▶ [REQUIRED ACTION]: Copy the data below exactly, omitting any picture it contains.

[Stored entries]
○ ○ ○ ○ ○ ○ ○

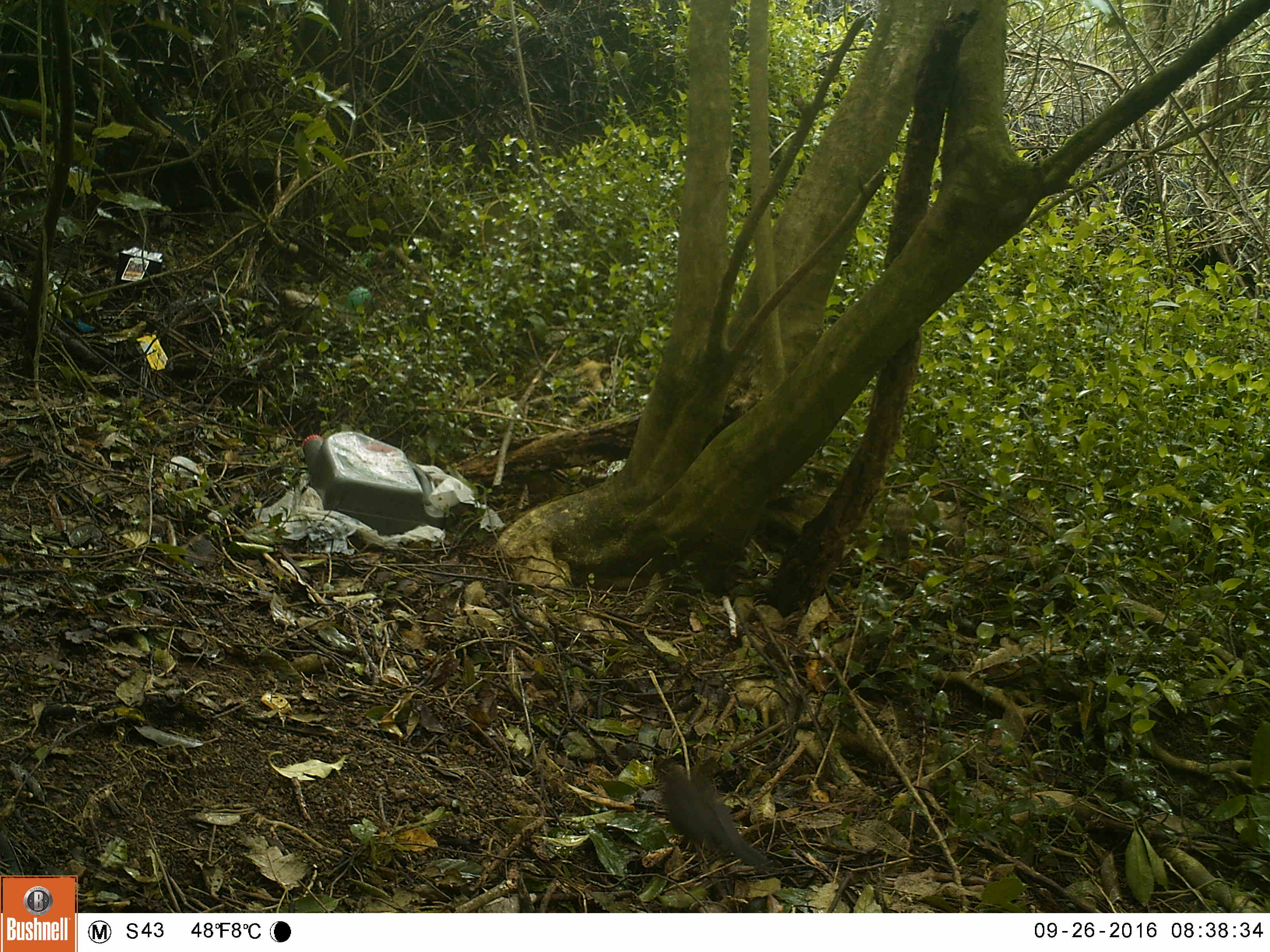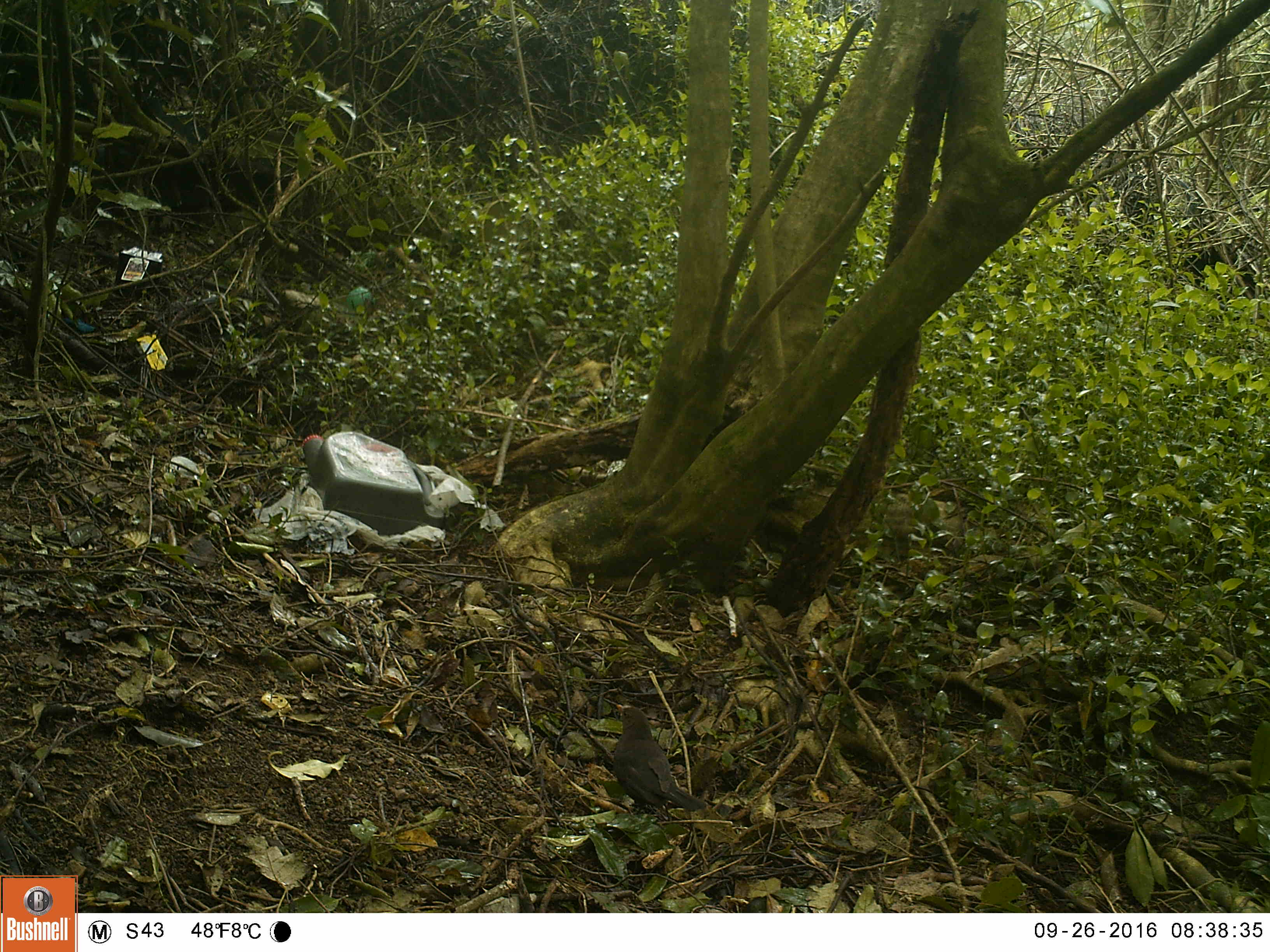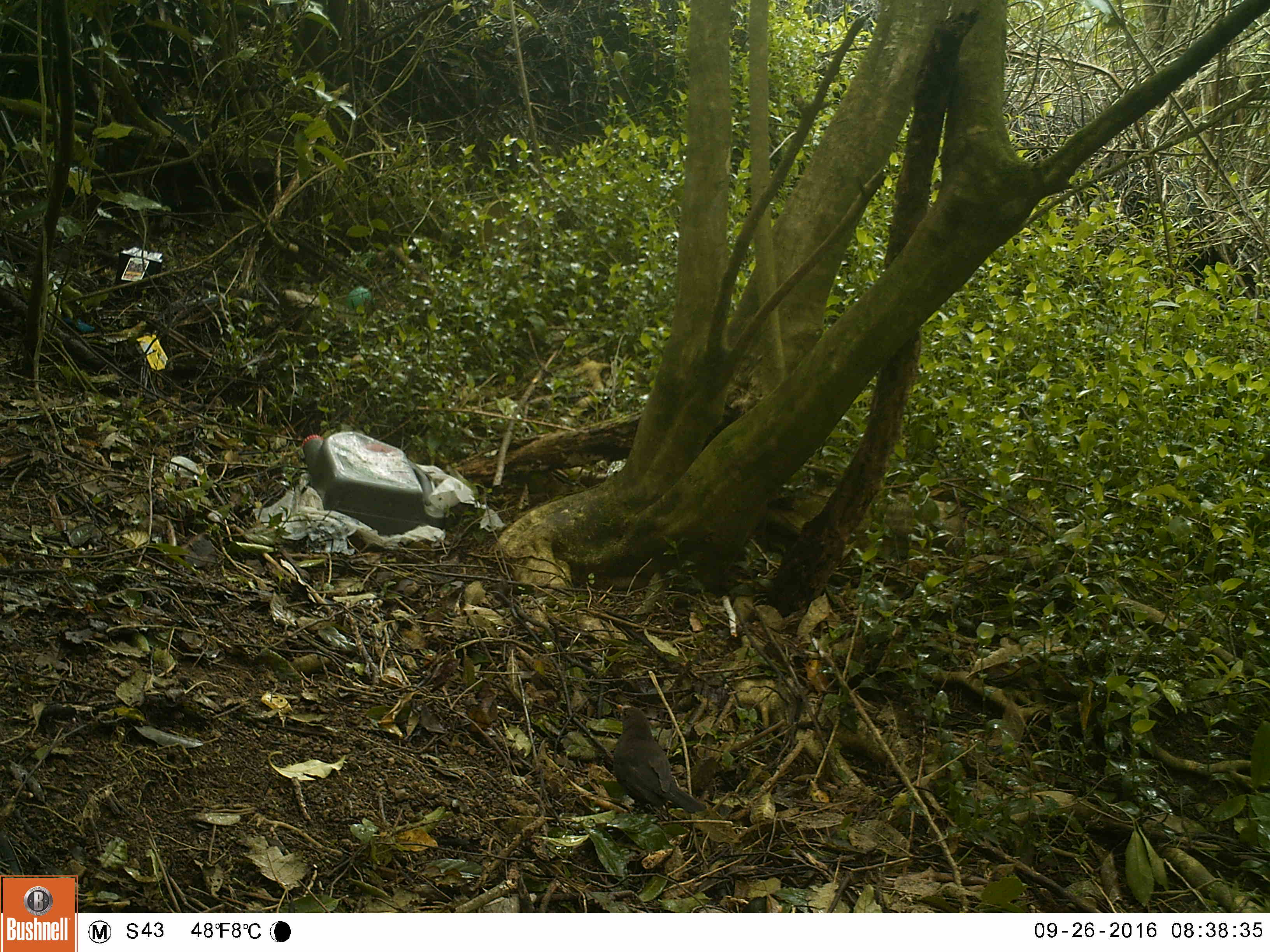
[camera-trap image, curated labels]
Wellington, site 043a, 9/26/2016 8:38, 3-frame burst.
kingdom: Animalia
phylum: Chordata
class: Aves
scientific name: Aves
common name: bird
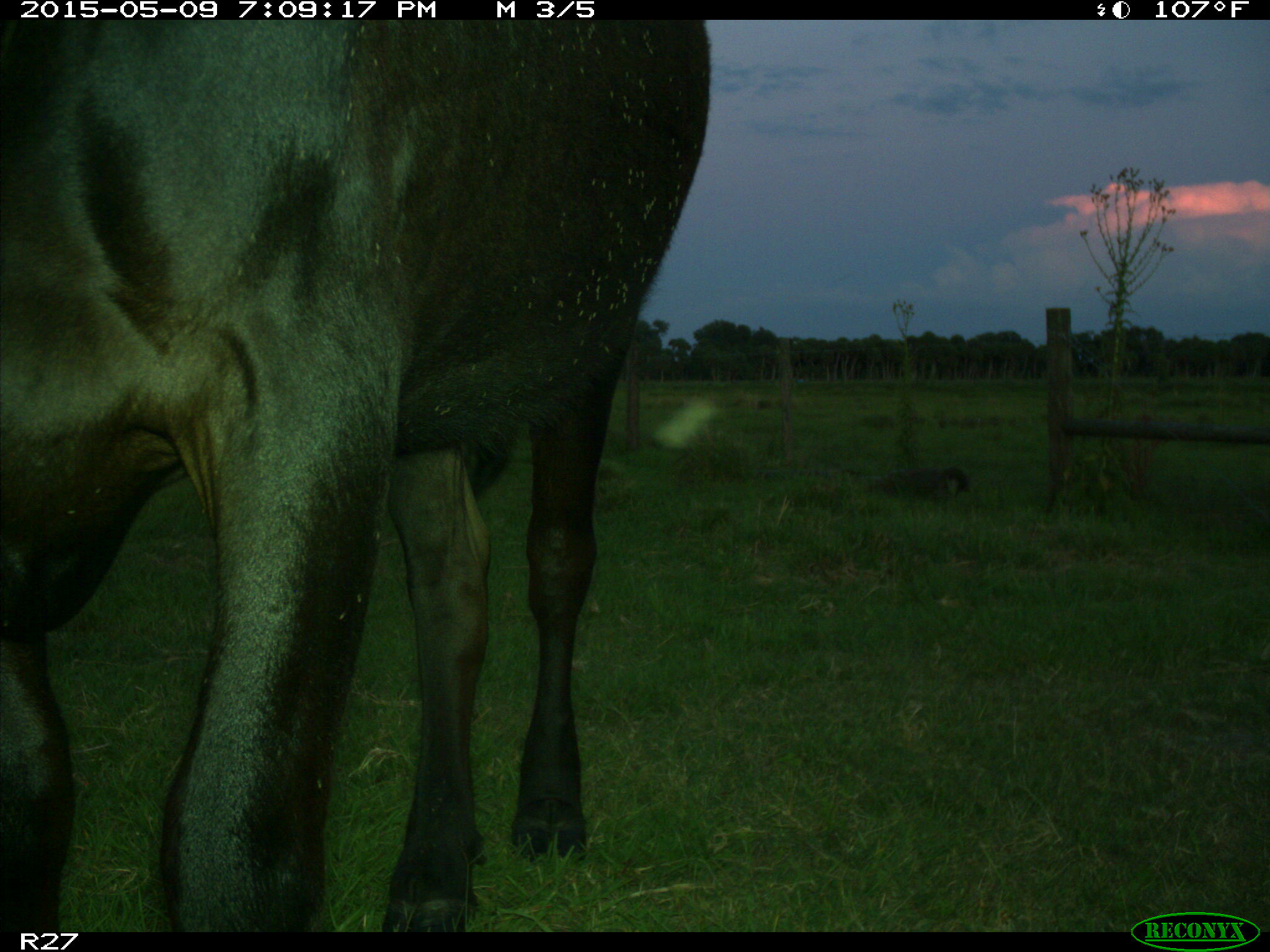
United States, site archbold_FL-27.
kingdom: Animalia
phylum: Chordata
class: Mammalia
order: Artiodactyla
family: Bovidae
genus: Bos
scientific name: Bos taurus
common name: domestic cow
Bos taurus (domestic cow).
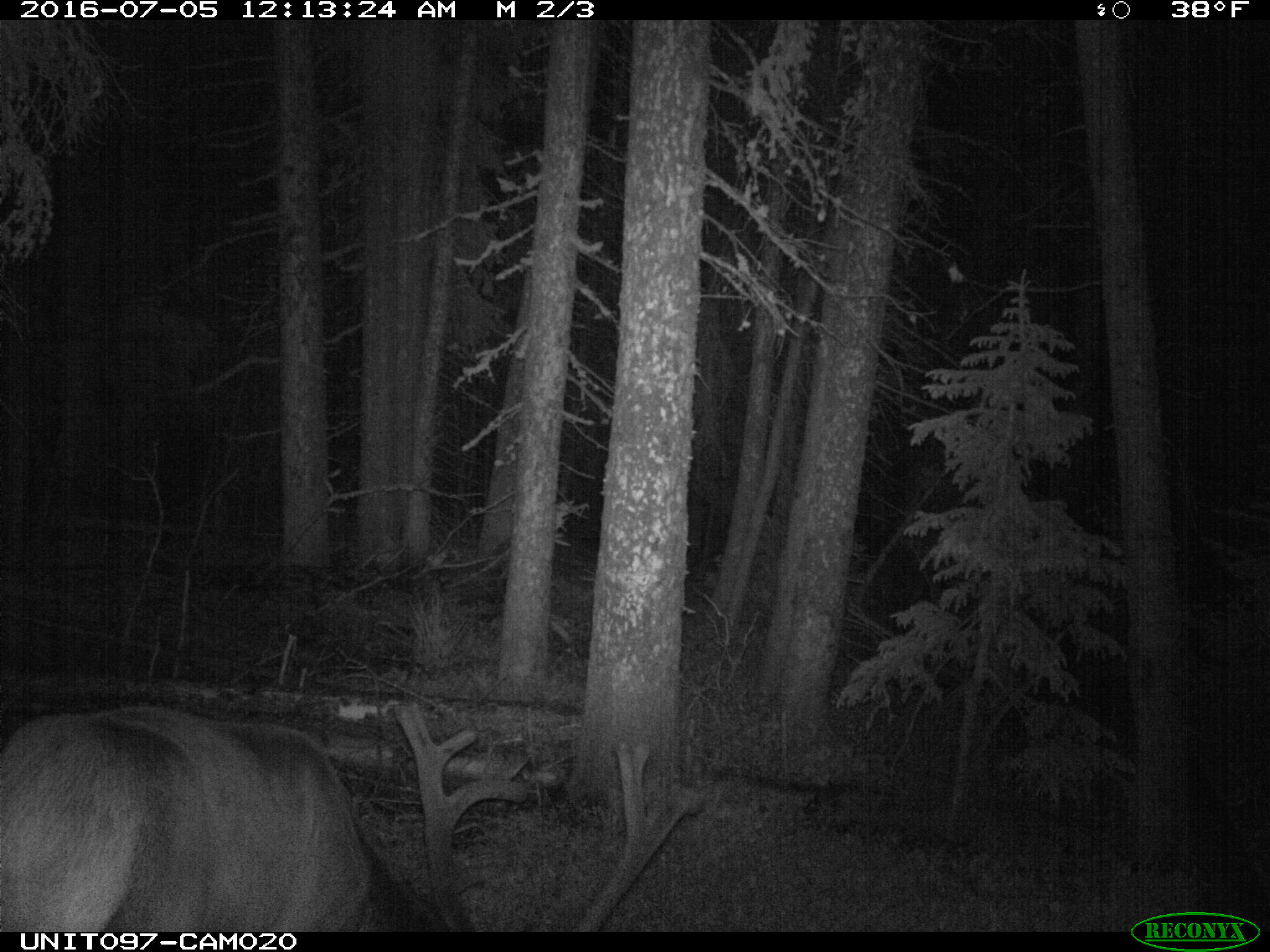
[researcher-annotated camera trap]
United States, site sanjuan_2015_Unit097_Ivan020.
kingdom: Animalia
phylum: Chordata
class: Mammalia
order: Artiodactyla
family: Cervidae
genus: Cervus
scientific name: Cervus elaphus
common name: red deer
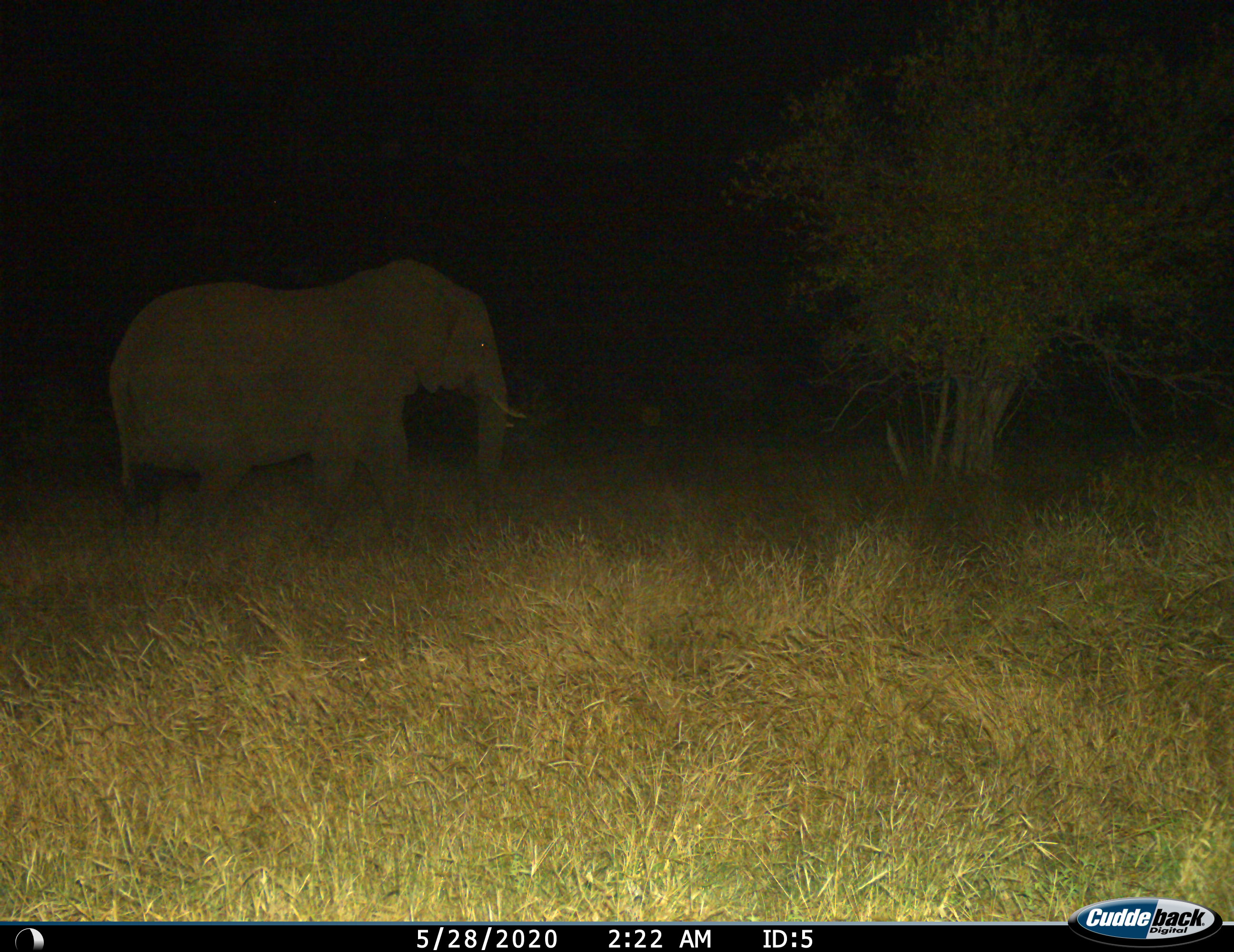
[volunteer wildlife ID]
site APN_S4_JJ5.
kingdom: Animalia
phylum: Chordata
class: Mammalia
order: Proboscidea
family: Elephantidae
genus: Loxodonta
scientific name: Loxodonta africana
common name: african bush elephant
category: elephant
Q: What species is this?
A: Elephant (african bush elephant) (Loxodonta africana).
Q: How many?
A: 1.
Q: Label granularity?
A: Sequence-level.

○ ○ ○ ○ ○ ○ ○

▶ [EXERCISE OUTPUT]:
[camera-trap image, curated labels]
Wellington, site 043a, 9/26/2016 8:38, 3-frame burst.
kingdom: Animalia
phylum: Chordata
class: Aves
scientific name: Aves
common name: bird
United States, site archbold_FL-27.
kingdom: Animalia
phylum: Chordata
class: Mammalia
order: Artiodactyla
family: Bovidae
genus: Bos
scientific name: Bos taurus
common name: domestic cow
Bos taurus (domestic cow).
[researcher-annotated camera trap]
United States, site sanjuan_2015_Unit097_Ivan020.
kingdom: Animalia
phylum: Chordata
class: Mammalia
order: Artiodactyla
family: Cervidae
genus: Cervus
scientific name: Cervus elaphus
common name: red deer
[volunteer wildlife ID]
site APN_S4_JJ5.
kingdom: Animalia
phylum: Chordata
class: Mammalia
order: Proboscidea
family: Elephantidae
genus: Loxodonta
scientific name: Loxodonta africana
common name: african bush elephant
category: elephant
Q: What species is this?
A: Elephant (african bush elephant) (Loxodonta africana).
Q: How many?
A: 1.
Q: Label granularity?
A: Sequence-level.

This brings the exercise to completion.